London – British writer Samantha Harvey won the British Booker Prize for fiction today for her short novel Orbital, which deals with the stay of astronauts on the International Space Station (ISS). Press agencies informed about it.
Harvey described her fifth novel, which she began writing during the lockdown during the covid-19 pandemic, as a “space pastoral”. It takes place over 24 hours on board the ISS and, in addition to the normal tasks and duties of six astronauts, two men and four women, it also follows their deeper reflections and thoughts about Earth, God or new existential threats such as climate change.
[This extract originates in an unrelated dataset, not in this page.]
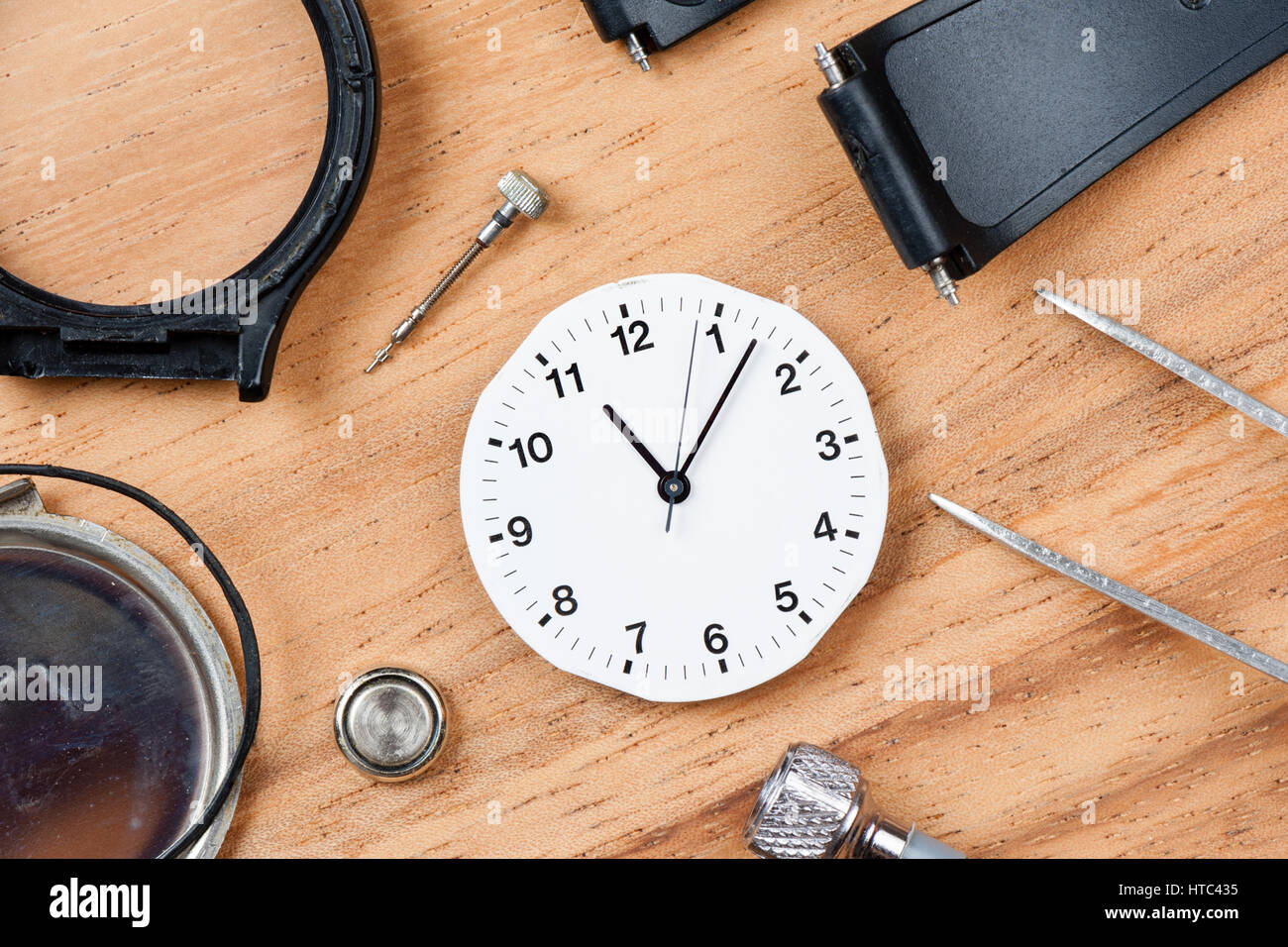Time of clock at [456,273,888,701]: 11:07
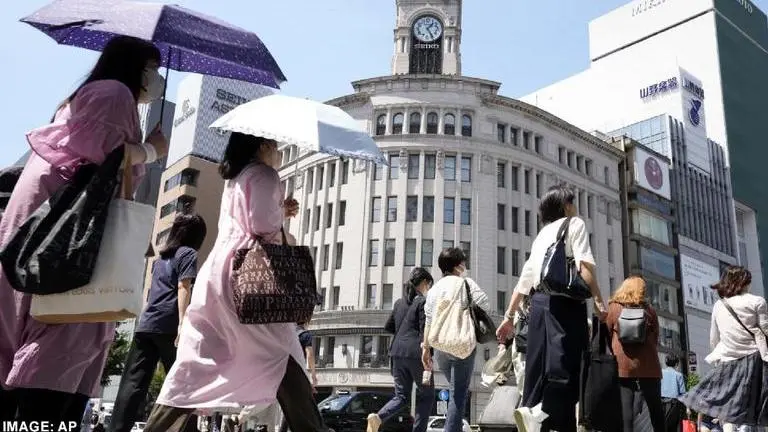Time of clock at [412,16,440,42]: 1:24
Harvey herself previously said that she almost gave up writing the novel. “Why on earth would anyone want to read about space from a woman who writes about it from her desk in Wiltshire and imagines what it must be like when other people have actually been there? I was losing my temper, I thought, on I have no right to write this book,” she said.
With 136 pages, Orbital is the second shortest book to win the prestigious Booker literary prize, which comes with a 50,000 pound prize (1.5 million crowns). Harvey is the first British writer since 2019 to win the prize. She beat out five other finalists from Canada, the United States, Australia and the Netherlands, who were selected from a total of 156 novels submitted by publishers.
The Booker Prize has been awarded since 1969 and is intended for English-language novels published in the United Kingdom and Ireland. Its previous holders include, among others, Salman Rushdie, Ian McEwan or Margaret Atwood.